Stated problem:
Update the material from the line containing "What is the distance from the" through the end of the material, both ends included, replacing "distance" with "separation" and leaving everything else unchanged. Omit the pictures from your answer.

Stored records:
========================================

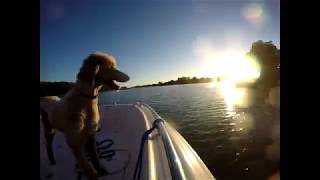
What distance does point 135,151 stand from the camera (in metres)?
1.05

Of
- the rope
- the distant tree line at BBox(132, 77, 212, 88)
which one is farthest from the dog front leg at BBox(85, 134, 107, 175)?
the distant tree line at BBox(132, 77, 212, 88)

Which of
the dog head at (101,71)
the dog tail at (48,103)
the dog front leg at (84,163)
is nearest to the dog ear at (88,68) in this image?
the dog head at (101,71)

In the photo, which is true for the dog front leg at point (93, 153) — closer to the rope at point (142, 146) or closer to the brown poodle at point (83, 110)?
the brown poodle at point (83, 110)

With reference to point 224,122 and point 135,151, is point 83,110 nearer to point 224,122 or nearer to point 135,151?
point 135,151

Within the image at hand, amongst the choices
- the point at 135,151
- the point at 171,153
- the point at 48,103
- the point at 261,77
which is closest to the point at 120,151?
the point at 135,151

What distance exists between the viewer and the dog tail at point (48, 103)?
0.99 m

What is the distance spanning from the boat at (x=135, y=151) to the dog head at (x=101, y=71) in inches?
4.0

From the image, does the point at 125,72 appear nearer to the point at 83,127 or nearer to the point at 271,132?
the point at 83,127

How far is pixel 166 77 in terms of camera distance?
105cm

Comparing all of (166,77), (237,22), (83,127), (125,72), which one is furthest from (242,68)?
(83,127)

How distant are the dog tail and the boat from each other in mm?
66

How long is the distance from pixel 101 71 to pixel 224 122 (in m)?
0.46

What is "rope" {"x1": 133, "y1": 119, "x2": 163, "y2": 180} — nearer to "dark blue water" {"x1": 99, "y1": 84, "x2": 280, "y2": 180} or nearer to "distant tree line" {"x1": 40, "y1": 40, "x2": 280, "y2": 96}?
"dark blue water" {"x1": 99, "y1": 84, "x2": 280, "y2": 180}
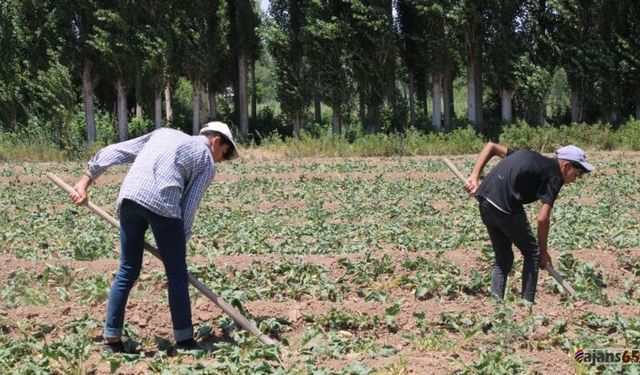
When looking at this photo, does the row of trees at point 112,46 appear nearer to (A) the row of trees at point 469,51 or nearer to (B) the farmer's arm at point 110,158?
(A) the row of trees at point 469,51

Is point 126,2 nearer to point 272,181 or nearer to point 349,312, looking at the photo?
point 272,181

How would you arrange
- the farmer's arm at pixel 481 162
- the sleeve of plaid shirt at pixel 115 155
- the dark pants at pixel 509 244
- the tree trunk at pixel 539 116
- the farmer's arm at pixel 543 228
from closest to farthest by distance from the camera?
the sleeve of plaid shirt at pixel 115 155 → the farmer's arm at pixel 543 228 → the dark pants at pixel 509 244 → the farmer's arm at pixel 481 162 → the tree trunk at pixel 539 116

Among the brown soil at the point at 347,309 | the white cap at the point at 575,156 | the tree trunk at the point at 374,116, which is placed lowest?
the brown soil at the point at 347,309

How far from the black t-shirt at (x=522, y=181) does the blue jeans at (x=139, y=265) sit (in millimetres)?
2564

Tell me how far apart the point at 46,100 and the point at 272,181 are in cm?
1230

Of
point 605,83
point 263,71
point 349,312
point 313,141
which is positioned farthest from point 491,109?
point 263,71

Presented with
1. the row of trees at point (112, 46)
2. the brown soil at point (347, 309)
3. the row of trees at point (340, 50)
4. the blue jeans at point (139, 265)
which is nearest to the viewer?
the brown soil at point (347, 309)

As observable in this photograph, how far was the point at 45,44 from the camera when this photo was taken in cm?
2641

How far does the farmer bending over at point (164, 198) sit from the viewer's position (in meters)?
4.64

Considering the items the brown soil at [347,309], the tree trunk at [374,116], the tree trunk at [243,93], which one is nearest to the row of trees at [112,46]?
the tree trunk at [243,93]

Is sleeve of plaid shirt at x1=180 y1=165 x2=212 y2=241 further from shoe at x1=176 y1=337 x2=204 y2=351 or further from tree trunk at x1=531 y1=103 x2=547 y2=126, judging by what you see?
tree trunk at x1=531 y1=103 x2=547 y2=126

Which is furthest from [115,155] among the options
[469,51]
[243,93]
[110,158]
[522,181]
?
[243,93]

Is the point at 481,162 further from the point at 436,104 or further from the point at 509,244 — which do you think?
the point at 436,104

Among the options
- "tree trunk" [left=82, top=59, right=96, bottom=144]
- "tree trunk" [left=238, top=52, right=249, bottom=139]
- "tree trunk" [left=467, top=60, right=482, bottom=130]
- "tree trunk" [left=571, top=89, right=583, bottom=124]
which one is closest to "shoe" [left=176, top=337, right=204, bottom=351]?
"tree trunk" [left=467, top=60, right=482, bottom=130]
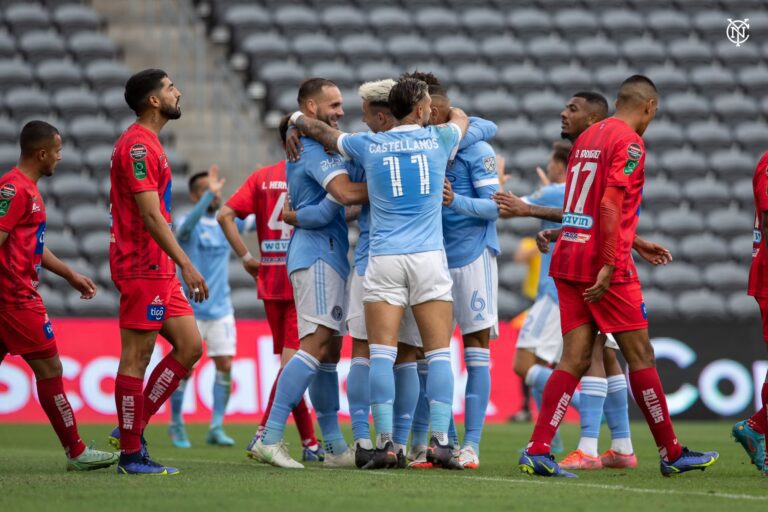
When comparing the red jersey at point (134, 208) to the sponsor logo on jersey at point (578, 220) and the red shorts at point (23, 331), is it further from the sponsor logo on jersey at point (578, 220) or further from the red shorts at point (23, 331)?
the sponsor logo on jersey at point (578, 220)

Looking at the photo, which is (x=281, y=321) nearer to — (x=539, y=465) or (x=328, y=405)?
(x=328, y=405)

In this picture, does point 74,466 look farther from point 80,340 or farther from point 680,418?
point 680,418

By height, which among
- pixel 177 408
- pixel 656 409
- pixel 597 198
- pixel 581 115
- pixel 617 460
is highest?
pixel 581 115

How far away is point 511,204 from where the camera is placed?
7262 millimetres

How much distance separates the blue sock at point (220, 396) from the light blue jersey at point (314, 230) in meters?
3.52

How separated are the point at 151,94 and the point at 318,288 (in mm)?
1572

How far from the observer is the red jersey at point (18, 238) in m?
6.95

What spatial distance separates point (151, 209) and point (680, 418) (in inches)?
367

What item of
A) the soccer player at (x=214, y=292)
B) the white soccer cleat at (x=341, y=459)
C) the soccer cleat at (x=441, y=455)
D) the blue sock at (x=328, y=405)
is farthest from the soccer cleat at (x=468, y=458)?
the soccer player at (x=214, y=292)

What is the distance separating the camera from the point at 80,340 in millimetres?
13273

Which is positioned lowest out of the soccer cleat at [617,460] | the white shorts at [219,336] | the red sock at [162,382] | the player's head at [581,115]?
the soccer cleat at [617,460]

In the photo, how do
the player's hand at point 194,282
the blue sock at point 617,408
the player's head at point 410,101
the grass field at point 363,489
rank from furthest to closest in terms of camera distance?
1. the blue sock at point 617,408
2. the player's head at point 410,101
3. the player's hand at point 194,282
4. the grass field at point 363,489

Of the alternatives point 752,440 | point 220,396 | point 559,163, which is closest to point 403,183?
point 559,163

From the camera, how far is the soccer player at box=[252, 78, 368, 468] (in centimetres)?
720
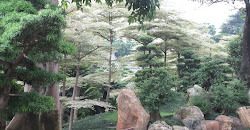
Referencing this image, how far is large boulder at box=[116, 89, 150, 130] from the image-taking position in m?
5.00

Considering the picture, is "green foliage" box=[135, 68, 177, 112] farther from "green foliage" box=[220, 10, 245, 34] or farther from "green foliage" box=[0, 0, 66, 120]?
"green foliage" box=[220, 10, 245, 34]

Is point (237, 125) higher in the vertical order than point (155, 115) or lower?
lower

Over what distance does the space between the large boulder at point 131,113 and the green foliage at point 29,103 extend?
104 inches

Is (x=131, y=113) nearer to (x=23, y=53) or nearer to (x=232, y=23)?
(x=23, y=53)

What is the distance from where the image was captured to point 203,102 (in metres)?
6.43

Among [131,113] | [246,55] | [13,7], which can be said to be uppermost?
[13,7]

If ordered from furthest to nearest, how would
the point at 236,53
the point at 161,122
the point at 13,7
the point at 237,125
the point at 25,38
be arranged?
the point at 236,53 → the point at 237,125 → the point at 161,122 → the point at 13,7 → the point at 25,38

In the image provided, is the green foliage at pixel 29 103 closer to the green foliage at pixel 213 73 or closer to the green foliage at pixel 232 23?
the green foliage at pixel 213 73

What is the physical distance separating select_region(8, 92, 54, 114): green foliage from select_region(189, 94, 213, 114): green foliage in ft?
16.7

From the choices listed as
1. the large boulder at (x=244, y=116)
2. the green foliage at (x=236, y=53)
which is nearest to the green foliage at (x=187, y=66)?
the green foliage at (x=236, y=53)

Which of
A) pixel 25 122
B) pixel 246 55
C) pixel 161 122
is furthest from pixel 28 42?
pixel 246 55

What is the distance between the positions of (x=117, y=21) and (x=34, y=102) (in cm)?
797

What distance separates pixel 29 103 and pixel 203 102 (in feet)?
18.0

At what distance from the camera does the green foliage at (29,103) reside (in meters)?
2.74
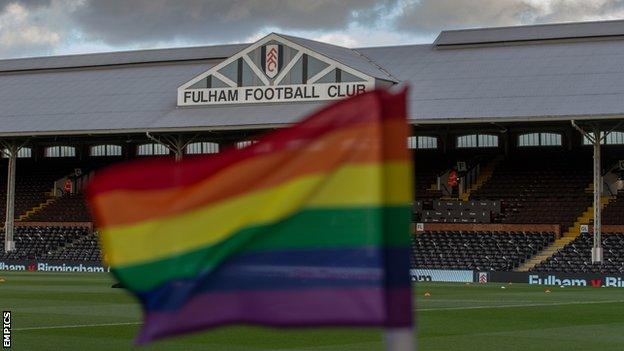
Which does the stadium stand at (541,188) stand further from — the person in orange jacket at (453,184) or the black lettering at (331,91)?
the black lettering at (331,91)

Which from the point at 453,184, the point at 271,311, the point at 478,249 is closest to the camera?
the point at 271,311

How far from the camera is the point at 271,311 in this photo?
24.9 feet

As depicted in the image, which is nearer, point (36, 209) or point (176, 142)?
point (176, 142)

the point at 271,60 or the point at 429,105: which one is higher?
the point at 271,60

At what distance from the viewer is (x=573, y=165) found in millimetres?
74062

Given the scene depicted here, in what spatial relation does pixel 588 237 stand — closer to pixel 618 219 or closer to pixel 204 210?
pixel 618 219

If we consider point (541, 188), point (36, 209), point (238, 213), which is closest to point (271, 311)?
point (238, 213)

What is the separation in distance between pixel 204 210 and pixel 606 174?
66735 mm

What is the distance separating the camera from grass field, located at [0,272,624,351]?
2378 cm

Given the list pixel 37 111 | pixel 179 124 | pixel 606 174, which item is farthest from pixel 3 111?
pixel 606 174

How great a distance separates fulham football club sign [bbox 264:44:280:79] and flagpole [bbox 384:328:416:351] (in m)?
65.4

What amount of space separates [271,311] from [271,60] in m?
65.3

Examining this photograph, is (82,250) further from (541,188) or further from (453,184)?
(541,188)

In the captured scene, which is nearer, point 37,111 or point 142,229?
point 142,229
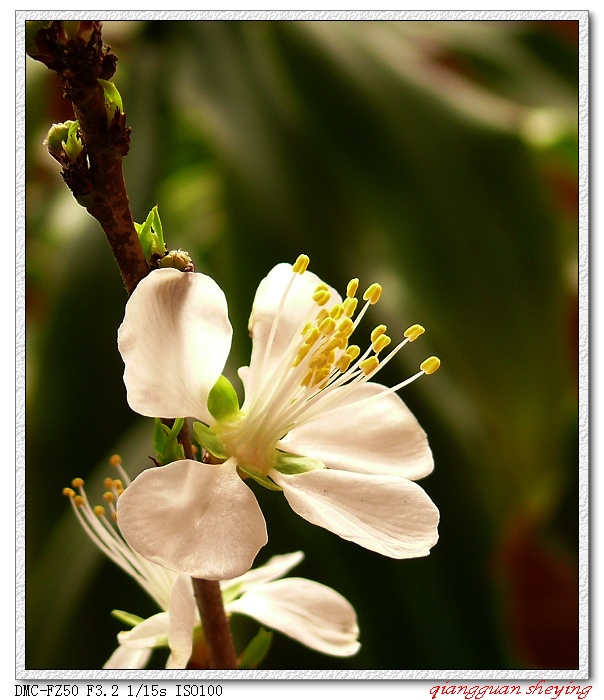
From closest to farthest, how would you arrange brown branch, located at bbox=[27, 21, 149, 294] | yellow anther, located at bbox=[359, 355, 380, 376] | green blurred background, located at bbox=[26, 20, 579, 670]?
1. brown branch, located at bbox=[27, 21, 149, 294]
2. yellow anther, located at bbox=[359, 355, 380, 376]
3. green blurred background, located at bbox=[26, 20, 579, 670]

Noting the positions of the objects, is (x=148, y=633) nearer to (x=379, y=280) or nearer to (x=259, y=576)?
(x=259, y=576)

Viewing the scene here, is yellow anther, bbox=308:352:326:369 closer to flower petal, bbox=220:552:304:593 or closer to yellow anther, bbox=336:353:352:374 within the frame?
yellow anther, bbox=336:353:352:374

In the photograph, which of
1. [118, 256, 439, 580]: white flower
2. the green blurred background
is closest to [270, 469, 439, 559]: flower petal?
[118, 256, 439, 580]: white flower

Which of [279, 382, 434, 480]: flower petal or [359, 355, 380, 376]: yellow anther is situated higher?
Result: [359, 355, 380, 376]: yellow anther

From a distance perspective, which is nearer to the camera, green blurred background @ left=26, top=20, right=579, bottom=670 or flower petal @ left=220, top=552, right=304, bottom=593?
flower petal @ left=220, top=552, right=304, bottom=593

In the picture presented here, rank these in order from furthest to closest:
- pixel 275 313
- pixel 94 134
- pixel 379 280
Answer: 1. pixel 379 280
2. pixel 275 313
3. pixel 94 134

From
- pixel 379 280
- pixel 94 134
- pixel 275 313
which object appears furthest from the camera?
pixel 379 280

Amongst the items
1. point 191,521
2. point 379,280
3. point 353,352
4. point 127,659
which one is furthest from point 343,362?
point 379,280

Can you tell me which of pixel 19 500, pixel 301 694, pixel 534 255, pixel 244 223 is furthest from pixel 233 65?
pixel 301 694
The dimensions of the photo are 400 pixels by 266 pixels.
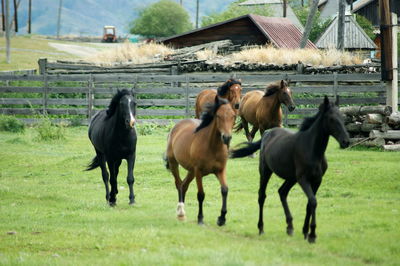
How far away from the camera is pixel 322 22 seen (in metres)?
69.1

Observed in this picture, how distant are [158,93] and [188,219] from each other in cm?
1758

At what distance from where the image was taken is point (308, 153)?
959cm

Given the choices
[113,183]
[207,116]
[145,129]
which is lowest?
[113,183]

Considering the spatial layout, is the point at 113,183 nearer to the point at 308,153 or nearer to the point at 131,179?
the point at 131,179

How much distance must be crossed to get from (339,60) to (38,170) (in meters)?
16.4

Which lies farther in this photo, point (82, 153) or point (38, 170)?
point (82, 153)

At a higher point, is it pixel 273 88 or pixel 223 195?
pixel 273 88

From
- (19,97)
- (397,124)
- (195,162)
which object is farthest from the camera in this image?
(19,97)

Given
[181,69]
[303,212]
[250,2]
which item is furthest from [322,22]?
[303,212]

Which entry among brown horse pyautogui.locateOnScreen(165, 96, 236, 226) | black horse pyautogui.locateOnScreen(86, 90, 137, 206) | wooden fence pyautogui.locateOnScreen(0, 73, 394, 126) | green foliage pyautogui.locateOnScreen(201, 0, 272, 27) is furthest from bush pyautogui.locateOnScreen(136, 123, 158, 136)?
green foliage pyautogui.locateOnScreen(201, 0, 272, 27)

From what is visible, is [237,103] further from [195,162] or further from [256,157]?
[195,162]

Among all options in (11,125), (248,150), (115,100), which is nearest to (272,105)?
(115,100)

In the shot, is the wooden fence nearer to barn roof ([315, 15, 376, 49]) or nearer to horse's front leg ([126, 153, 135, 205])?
horse's front leg ([126, 153, 135, 205])

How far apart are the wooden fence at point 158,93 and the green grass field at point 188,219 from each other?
6748 mm
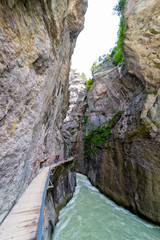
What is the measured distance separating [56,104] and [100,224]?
30.8ft

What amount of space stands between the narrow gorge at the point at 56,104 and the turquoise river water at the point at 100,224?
56cm

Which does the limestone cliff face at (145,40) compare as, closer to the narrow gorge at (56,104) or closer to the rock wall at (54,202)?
the narrow gorge at (56,104)

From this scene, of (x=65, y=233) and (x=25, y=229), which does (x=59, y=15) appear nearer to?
(x=25, y=229)

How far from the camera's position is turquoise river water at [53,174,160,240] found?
18.9 feet

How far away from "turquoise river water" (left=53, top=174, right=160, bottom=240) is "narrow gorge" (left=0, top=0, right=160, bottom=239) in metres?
0.56

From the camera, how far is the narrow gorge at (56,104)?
2945mm

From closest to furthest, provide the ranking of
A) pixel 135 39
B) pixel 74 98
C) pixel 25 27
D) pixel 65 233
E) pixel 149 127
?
1. pixel 25 27
2. pixel 65 233
3. pixel 149 127
4. pixel 135 39
5. pixel 74 98

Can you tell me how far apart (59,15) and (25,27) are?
3.16 meters

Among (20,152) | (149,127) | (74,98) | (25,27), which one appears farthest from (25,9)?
(74,98)

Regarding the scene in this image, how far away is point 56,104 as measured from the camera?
10.1 meters

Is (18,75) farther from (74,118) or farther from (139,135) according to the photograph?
(74,118)

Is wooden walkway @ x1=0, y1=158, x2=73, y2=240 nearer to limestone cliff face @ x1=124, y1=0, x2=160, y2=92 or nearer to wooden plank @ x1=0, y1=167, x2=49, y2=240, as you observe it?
wooden plank @ x1=0, y1=167, x2=49, y2=240

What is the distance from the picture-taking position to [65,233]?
5.84 m

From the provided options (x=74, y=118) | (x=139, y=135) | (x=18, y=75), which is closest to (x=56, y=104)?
(x=18, y=75)
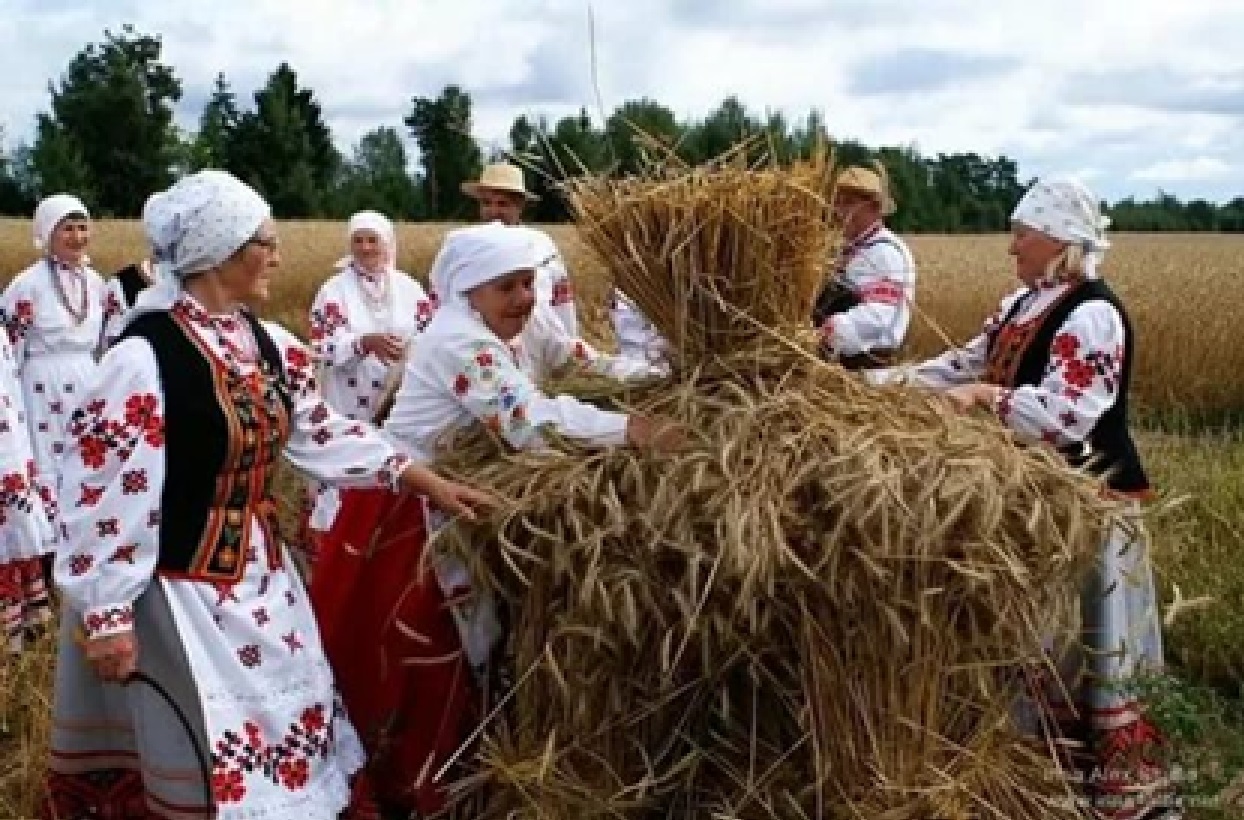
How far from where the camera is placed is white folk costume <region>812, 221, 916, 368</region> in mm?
5023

========================================

Exercise result:
What is the separation from the picture-taking position to [65,233]?
5.84 m

From the provided options (x=74, y=118) | (x=139, y=135) | (x=18, y=75), which is closest to (x=56, y=104)?
(x=18, y=75)
How far from where the camera is placed is white folk costume <region>812, 221, 916, 368</region> in mm?
5023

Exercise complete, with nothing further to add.